Thursday, December 23, 2010

DPI and Policy Management Vendors Are OK with New Net Neutrality

 
Some DPI and Policy Management vendors have already published their views on the new opportunities resulting from the recent adoption of Net Neutrality by the FCC (see my recent post "Net Neutrality Approval Reopens US Market for DPI and Policy Management" - here).

Openet's VP marketing, Michael Manzo, says in the company’s blog " One business model that Openet promotes is that the over-the-top providers share revenue with operators in order to have traffic prioritized and bandwidth shaped in order to guarantee high quality delivery.  Openet isn’t of the opinion that the ONLY option is for consumers to pay extra fees.  We simply believe that operators aren’t receiving a fair portion of the revenue in the value chain for their value within it."

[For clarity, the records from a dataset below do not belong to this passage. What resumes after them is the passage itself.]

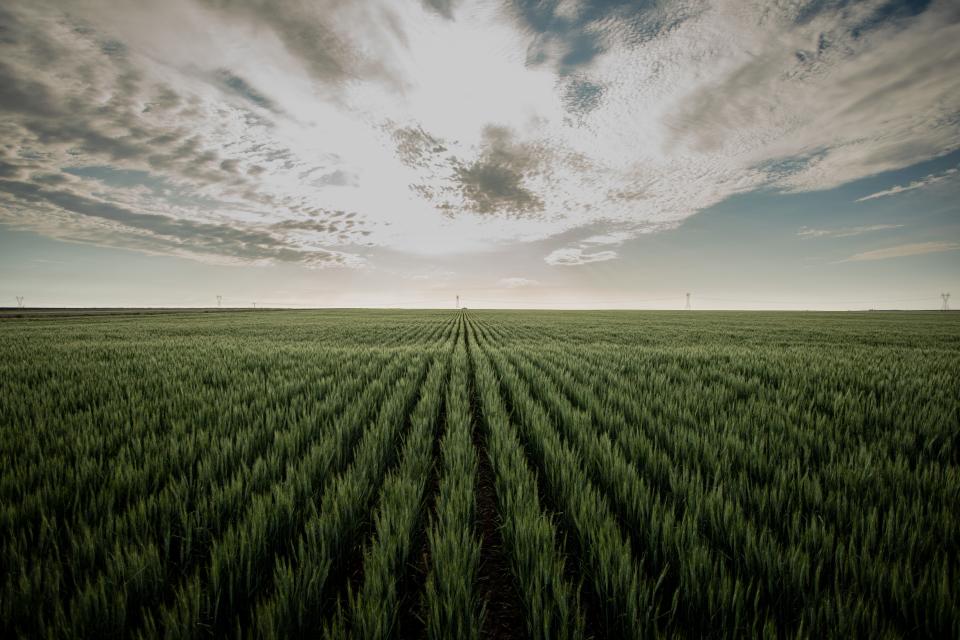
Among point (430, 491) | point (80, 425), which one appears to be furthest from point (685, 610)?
point (80, 425)

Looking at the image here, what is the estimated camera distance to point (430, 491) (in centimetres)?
323

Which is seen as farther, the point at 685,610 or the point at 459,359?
the point at 459,359

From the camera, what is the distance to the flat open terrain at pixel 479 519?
1563 millimetres

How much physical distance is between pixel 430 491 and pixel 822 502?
116 inches

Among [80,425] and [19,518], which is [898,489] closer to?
[19,518]

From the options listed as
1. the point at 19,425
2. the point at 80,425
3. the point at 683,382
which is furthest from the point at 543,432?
the point at 19,425

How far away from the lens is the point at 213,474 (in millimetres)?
2896

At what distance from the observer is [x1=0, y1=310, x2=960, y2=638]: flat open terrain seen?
61.6 inches

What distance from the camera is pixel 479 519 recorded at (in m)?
2.94

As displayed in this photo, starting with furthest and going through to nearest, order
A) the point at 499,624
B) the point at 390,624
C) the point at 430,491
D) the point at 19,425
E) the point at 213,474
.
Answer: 1. the point at 19,425
2. the point at 430,491
3. the point at 213,474
4. the point at 499,624
5. the point at 390,624

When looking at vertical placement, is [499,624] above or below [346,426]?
below

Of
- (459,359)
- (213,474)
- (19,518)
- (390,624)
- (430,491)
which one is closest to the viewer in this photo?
(390,624)

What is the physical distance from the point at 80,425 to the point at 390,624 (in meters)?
4.48

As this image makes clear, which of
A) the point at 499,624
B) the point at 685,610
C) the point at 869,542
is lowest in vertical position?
the point at 499,624
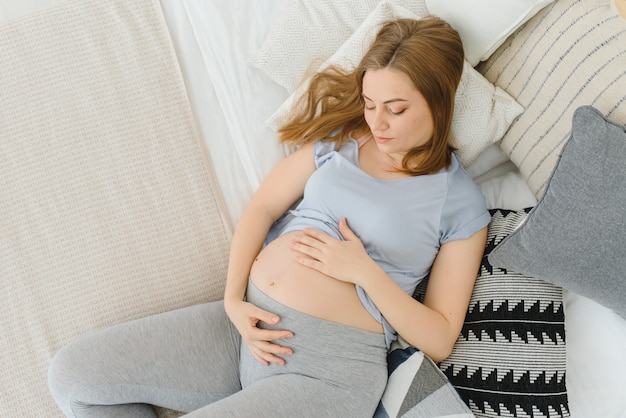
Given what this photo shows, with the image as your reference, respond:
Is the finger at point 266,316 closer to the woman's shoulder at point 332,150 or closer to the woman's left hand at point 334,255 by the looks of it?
the woman's left hand at point 334,255

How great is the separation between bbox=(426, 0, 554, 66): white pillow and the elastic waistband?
854 mm

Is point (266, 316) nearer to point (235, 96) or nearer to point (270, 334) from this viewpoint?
point (270, 334)

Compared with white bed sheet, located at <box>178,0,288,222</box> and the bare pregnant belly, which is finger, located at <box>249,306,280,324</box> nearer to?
the bare pregnant belly

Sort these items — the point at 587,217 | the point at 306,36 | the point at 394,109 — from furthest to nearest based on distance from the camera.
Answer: the point at 306,36 < the point at 394,109 < the point at 587,217

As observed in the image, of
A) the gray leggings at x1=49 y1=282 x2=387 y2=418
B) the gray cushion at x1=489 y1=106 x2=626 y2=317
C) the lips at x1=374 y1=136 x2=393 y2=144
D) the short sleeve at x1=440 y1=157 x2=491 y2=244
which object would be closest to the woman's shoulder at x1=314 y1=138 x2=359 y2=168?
the lips at x1=374 y1=136 x2=393 y2=144

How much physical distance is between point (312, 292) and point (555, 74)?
2.76 ft

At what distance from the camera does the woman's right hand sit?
143 cm

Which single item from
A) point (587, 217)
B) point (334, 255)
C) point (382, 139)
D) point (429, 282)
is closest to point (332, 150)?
point (382, 139)

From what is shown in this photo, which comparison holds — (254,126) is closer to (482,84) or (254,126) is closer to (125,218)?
(125,218)

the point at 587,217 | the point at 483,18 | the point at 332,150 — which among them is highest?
the point at 483,18

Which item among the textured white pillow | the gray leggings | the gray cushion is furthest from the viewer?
the textured white pillow

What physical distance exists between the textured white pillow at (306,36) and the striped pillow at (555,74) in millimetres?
442

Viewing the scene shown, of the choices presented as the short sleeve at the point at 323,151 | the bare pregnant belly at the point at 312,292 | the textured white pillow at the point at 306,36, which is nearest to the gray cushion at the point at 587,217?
the bare pregnant belly at the point at 312,292

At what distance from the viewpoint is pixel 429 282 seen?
60.8 inches
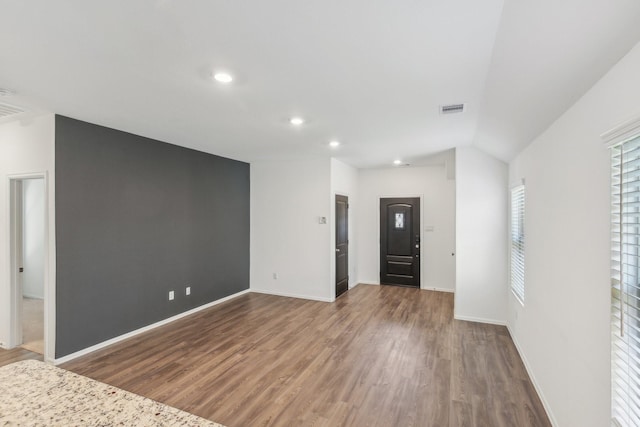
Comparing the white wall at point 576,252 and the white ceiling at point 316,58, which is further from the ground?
the white ceiling at point 316,58

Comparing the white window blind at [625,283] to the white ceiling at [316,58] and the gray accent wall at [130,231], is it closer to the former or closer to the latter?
the white ceiling at [316,58]

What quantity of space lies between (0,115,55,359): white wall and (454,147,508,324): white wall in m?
5.06

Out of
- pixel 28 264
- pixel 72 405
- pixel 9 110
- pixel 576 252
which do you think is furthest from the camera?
pixel 28 264

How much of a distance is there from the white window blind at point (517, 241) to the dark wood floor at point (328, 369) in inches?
29.1

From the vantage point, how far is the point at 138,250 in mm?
4156

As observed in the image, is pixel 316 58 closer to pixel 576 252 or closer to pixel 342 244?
pixel 576 252

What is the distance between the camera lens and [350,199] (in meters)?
6.74

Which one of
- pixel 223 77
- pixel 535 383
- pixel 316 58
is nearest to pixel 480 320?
pixel 535 383

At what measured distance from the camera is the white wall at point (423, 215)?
21.2 feet

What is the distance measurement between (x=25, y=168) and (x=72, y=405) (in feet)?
12.1

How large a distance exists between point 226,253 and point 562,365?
4.94 m

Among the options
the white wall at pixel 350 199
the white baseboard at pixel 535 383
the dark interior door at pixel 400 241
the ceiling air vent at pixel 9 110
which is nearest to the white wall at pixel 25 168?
the ceiling air vent at pixel 9 110

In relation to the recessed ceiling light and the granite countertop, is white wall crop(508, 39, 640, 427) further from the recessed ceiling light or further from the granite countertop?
the recessed ceiling light

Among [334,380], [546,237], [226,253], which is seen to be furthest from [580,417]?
[226,253]
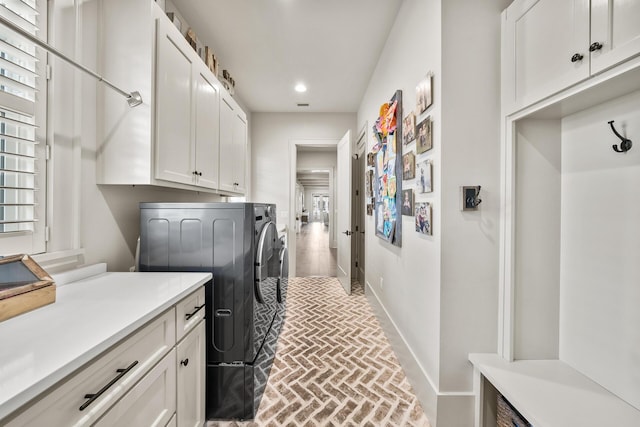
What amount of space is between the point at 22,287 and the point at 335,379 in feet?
5.73

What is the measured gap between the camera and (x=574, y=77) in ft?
3.30

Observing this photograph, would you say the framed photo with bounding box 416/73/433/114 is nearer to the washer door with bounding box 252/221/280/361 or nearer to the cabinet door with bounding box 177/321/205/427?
the washer door with bounding box 252/221/280/361

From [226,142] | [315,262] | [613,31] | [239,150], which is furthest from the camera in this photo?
[315,262]

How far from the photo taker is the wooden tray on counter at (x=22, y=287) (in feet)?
2.72

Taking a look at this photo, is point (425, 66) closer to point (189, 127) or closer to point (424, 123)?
point (424, 123)

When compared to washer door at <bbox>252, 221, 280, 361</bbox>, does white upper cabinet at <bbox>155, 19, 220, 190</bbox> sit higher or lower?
higher

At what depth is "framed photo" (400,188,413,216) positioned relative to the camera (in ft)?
5.91

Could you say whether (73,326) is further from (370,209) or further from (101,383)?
(370,209)

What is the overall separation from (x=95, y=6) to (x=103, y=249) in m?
1.29

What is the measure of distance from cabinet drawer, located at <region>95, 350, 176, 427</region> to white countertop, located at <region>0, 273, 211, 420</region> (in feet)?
0.72

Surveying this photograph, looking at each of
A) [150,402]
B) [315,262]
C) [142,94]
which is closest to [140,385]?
[150,402]

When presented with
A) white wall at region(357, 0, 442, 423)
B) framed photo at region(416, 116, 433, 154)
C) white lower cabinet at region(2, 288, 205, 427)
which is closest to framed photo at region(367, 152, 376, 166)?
white wall at region(357, 0, 442, 423)

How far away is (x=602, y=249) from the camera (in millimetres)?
1152

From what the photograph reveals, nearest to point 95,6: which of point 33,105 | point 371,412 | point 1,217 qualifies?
point 33,105
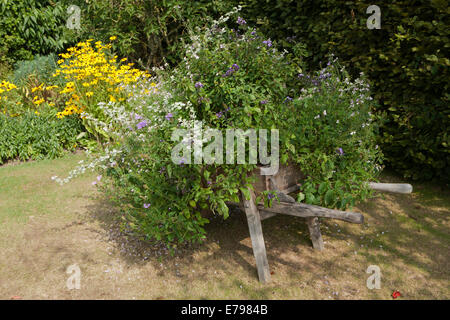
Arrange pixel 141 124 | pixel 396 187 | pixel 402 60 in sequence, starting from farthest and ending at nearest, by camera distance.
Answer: pixel 402 60 → pixel 141 124 → pixel 396 187

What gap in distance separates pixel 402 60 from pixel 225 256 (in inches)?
107

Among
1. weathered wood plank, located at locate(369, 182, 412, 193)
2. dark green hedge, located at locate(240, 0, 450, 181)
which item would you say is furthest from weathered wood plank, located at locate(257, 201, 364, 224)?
dark green hedge, located at locate(240, 0, 450, 181)

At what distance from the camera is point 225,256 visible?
3.17 metres

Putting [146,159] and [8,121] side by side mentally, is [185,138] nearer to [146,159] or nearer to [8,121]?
[146,159]

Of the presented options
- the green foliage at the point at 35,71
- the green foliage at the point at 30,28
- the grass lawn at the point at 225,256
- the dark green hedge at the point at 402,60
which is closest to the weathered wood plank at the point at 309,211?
the grass lawn at the point at 225,256

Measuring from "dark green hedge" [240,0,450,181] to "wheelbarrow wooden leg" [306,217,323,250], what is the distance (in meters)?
1.66

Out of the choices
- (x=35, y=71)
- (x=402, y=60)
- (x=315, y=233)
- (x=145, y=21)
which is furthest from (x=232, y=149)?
(x=35, y=71)

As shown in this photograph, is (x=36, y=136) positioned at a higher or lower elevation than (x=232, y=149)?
lower

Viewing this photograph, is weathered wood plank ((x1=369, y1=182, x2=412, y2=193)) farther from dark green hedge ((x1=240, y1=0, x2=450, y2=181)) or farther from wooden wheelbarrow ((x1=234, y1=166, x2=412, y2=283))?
dark green hedge ((x1=240, y1=0, x2=450, y2=181))

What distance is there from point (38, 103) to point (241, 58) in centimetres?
412

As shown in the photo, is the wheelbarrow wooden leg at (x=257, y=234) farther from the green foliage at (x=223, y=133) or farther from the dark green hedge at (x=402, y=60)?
the dark green hedge at (x=402, y=60)

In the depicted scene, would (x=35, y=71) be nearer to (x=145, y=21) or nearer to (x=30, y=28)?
(x=30, y=28)

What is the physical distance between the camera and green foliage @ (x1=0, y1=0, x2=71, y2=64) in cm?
764

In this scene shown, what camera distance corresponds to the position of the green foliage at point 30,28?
25.1 feet
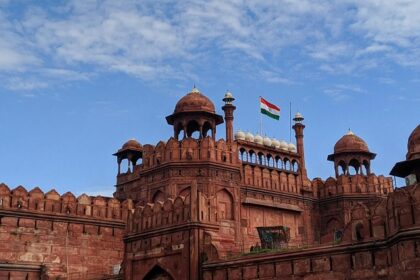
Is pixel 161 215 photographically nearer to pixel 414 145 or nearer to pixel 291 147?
pixel 414 145

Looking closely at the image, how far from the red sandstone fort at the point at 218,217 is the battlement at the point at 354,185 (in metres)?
0.06

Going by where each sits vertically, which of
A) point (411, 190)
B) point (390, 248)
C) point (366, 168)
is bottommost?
point (390, 248)

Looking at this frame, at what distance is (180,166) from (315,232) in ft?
30.1

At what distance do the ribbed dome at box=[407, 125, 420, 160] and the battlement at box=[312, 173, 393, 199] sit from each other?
697 inches

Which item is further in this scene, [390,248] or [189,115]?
[189,115]

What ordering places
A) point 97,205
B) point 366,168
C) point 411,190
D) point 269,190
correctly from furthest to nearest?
point 366,168
point 269,190
point 97,205
point 411,190

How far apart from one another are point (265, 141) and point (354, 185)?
552cm

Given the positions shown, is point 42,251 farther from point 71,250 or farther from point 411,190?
point 411,190

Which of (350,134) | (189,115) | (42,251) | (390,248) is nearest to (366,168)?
(350,134)

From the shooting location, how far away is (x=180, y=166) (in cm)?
2989

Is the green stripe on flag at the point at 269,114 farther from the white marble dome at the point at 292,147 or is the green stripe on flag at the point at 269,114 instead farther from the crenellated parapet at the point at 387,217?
the crenellated parapet at the point at 387,217

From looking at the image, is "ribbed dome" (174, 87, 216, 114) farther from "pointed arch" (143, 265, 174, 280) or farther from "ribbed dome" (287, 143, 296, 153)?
"pointed arch" (143, 265, 174, 280)

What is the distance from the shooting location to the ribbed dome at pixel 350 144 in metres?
36.3

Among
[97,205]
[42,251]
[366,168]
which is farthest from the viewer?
[366,168]
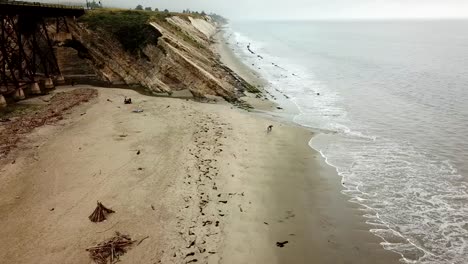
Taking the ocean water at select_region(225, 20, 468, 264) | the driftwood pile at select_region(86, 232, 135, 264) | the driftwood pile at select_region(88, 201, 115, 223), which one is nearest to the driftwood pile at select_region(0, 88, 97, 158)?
the driftwood pile at select_region(88, 201, 115, 223)

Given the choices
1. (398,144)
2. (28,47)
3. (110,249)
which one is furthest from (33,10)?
(398,144)

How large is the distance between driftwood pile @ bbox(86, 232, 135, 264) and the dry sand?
0.91 ft

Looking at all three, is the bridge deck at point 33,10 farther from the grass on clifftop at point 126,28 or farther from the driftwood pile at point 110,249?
the driftwood pile at point 110,249

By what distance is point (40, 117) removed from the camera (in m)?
25.2

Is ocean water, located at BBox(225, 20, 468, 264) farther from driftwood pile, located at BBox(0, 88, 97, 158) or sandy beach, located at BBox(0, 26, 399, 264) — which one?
driftwood pile, located at BBox(0, 88, 97, 158)

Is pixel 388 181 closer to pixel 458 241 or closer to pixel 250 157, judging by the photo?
pixel 458 241

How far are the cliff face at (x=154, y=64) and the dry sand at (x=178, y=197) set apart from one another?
36.0ft

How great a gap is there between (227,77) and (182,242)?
91.1 feet

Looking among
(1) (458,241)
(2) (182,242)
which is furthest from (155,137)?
(1) (458,241)

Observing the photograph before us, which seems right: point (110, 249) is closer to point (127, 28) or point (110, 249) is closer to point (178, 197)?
point (178, 197)

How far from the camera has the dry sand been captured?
12352mm

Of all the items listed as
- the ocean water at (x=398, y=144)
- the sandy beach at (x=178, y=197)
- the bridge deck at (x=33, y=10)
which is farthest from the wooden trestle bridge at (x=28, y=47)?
the ocean water at (x=398, y=144)

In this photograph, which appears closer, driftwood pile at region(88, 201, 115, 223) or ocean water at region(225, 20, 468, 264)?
driftwood pile at region(88, 201, 115, 223)

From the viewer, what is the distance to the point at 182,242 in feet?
40.6
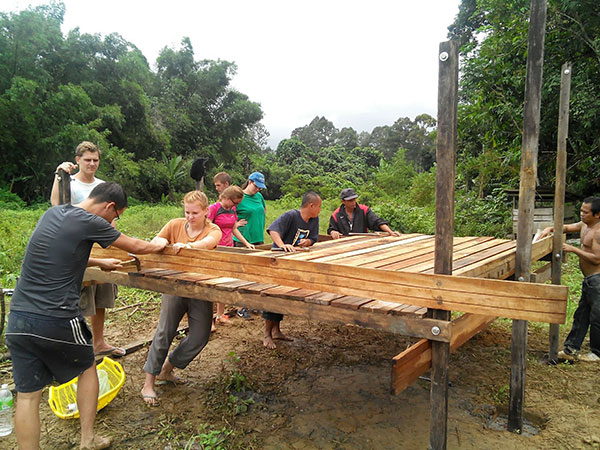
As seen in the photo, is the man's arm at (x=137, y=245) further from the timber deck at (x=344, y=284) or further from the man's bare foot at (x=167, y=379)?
the man's bare foot at (x=167, y=379)

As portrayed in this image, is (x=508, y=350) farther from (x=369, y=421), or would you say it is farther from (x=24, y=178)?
(x=24, y=178)

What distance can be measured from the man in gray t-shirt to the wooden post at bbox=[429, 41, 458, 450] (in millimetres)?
1959

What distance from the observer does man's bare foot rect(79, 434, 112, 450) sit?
2766 millimetres

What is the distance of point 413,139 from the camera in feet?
139

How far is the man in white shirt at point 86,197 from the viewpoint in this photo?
380 centimetres

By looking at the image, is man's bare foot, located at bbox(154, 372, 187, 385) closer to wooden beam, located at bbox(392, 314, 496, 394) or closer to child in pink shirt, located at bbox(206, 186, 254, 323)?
child in pink shirt, located at bbox(206, 186, 254, 323)

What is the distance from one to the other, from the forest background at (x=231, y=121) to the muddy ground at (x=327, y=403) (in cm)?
636

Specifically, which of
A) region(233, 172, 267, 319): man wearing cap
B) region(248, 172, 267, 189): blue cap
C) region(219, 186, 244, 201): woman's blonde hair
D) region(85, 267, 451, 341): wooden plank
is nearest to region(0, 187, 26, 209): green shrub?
region(233, 172, 267, 319): man wearing cap

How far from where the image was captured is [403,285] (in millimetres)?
2312

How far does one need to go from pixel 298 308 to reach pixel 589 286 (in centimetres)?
351

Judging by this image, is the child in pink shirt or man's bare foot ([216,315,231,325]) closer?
the child in pink shirt

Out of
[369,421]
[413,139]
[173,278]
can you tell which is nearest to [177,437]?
[173,278]

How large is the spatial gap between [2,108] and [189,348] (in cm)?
1712

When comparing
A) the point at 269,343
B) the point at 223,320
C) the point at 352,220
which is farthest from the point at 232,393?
the point at 352,220
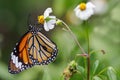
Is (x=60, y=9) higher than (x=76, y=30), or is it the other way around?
(x=60, y=9)

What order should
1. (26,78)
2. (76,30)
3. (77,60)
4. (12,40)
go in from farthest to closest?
(12,40) < (26,78) < (76,30) < (77,60)

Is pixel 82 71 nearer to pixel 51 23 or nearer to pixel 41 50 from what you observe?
pixel 51 23

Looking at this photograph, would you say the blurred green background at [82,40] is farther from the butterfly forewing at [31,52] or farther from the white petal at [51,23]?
the white petal at [51,23]

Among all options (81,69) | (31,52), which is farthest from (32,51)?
(81,69)

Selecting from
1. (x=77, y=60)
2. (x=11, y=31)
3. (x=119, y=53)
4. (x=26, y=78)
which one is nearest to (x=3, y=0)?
(x=11, y=31)

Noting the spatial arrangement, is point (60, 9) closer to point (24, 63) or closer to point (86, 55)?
point (24, 63)

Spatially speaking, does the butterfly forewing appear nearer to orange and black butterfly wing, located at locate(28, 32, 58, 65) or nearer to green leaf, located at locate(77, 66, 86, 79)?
orange and black butterfly wing, located at locate(28, 32, 58, 65)

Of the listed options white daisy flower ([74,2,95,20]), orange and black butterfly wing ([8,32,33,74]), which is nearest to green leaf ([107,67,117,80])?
white daisy flower ([74,2,95,20])
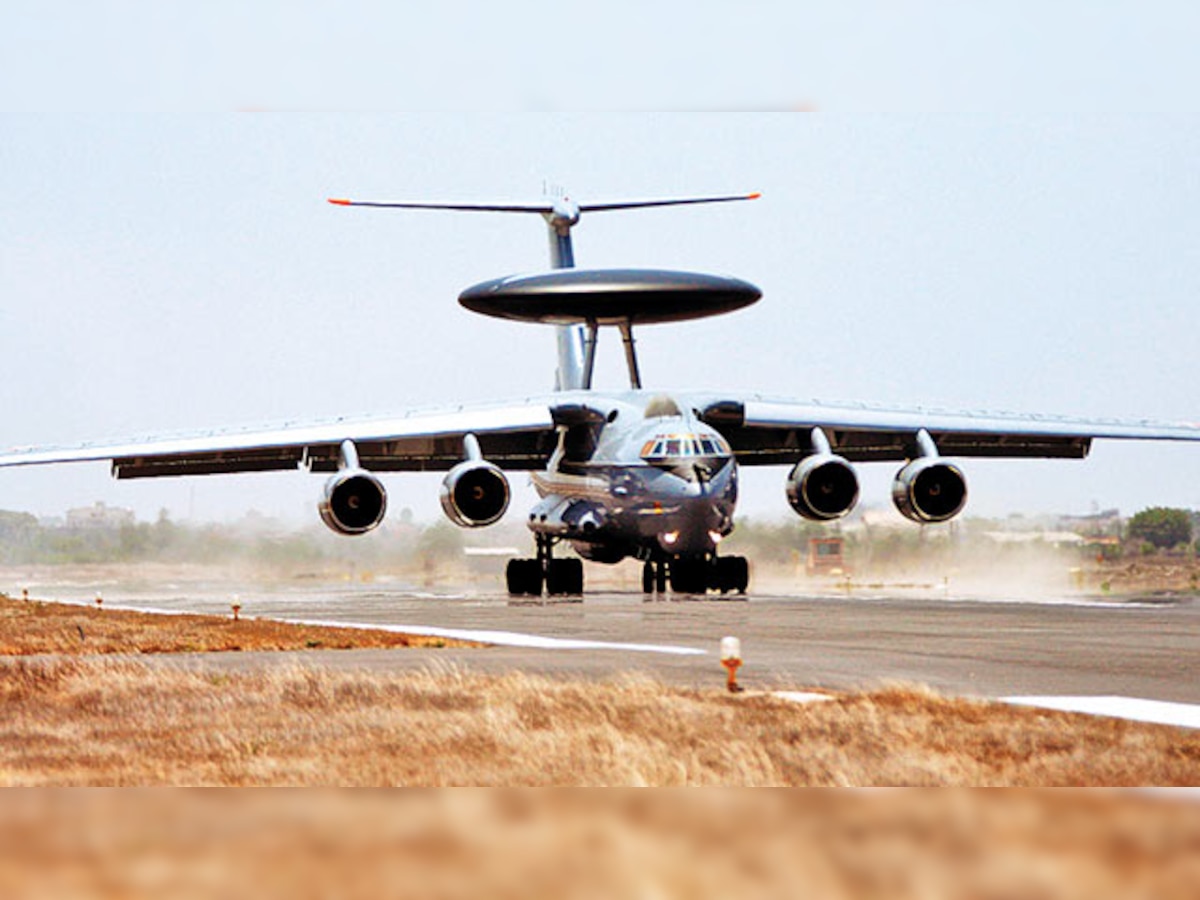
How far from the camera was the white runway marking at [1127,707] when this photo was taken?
1169cm

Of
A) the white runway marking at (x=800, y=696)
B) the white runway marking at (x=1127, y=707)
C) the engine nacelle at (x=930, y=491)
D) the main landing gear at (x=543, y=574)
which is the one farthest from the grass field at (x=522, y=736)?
the main landing gear at (x=543, y=574)

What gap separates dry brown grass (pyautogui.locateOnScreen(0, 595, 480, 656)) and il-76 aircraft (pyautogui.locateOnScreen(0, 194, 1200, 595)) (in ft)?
8.58

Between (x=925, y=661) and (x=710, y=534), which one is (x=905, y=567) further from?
(x=925, y=661)

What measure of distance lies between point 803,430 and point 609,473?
6.69 metres

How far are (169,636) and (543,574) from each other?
14.2m

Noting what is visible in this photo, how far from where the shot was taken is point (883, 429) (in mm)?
33469

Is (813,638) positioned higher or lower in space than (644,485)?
lower

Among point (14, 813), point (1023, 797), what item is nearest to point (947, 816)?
point (1023, 797)

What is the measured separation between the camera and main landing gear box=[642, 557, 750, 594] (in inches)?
1314

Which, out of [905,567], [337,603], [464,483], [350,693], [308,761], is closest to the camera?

See "What’s not being said in the Net Neutrality/Technology Debate" - here. See also "Allot - Openet: Monetizing and Controlling OTT Applications Use Cases" - here (and chart). 


Procera Networks' CEO, James Brear, says "Although the ruling might not deliver what either side of the debate was hoping for, it does support continued investment in network infrastructure by providing opportunities for innovative service offerings while preventing providers from blocking lawful over-the-top services. It leaves providers with room to offer service plans that are designed explicitly for over-the-top video services (e.g., a different usage plan for video services that is separate from regular data services) that enable high-volume video consumers to continue to enjoy the abundance of video available over the Internet. This ruling is positive for Procera by allowing our installed base of customers and new customers to take advantage of our industry-leading policy enforcement technology to create innovative service offerings that provide an opportunity for a return on continued investment in broadband network infrastructure."

See "FCC Net Neutrality Legislation Impact on Procera" - here.